Copy the entries from the line containing "Nightfall Gray Metallic" through the line containing "Kit di adesivi", keeping the text of both end lines. Leave the pictures out of your answer.

DATASET RECORDS>
--

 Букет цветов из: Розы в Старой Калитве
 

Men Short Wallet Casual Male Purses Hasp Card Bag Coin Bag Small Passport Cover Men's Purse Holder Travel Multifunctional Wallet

--

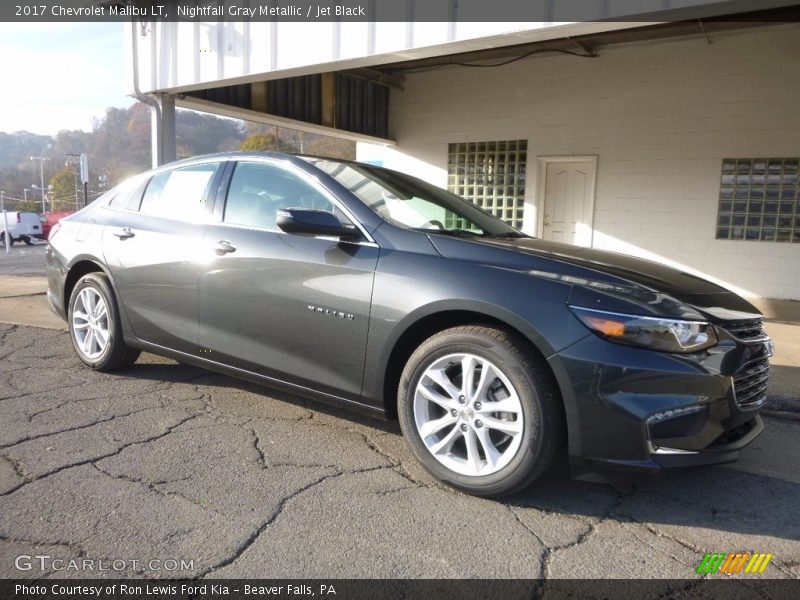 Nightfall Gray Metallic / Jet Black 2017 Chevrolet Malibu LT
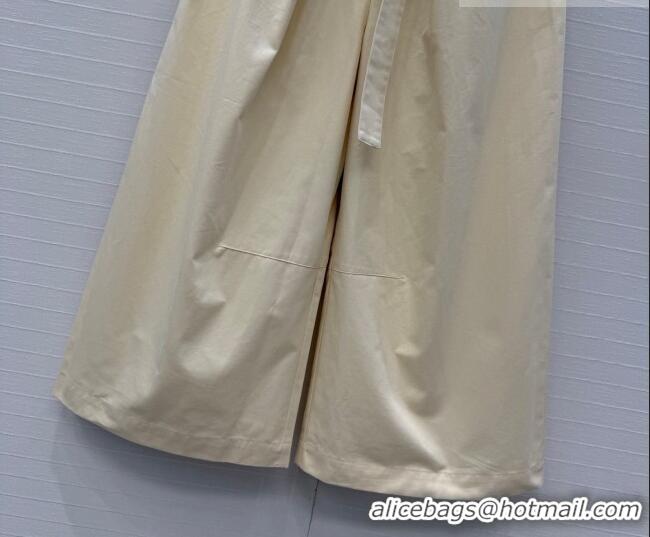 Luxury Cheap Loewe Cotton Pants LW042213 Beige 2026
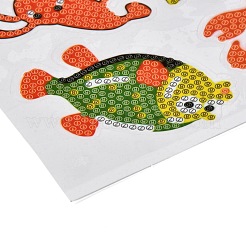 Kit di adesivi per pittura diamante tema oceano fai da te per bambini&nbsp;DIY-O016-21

--

FINAL ANSWER>
 Nightfall Gray Metallic / Jet Black 2017 Chevrolet Malibu LT
 Luxury Cheap Loewe Cotton Pants LW042213 Beige 2026
 Kit di adesivi per pittura diamante tema oceano fai da te per bambini&nbsp;DIY-O016-21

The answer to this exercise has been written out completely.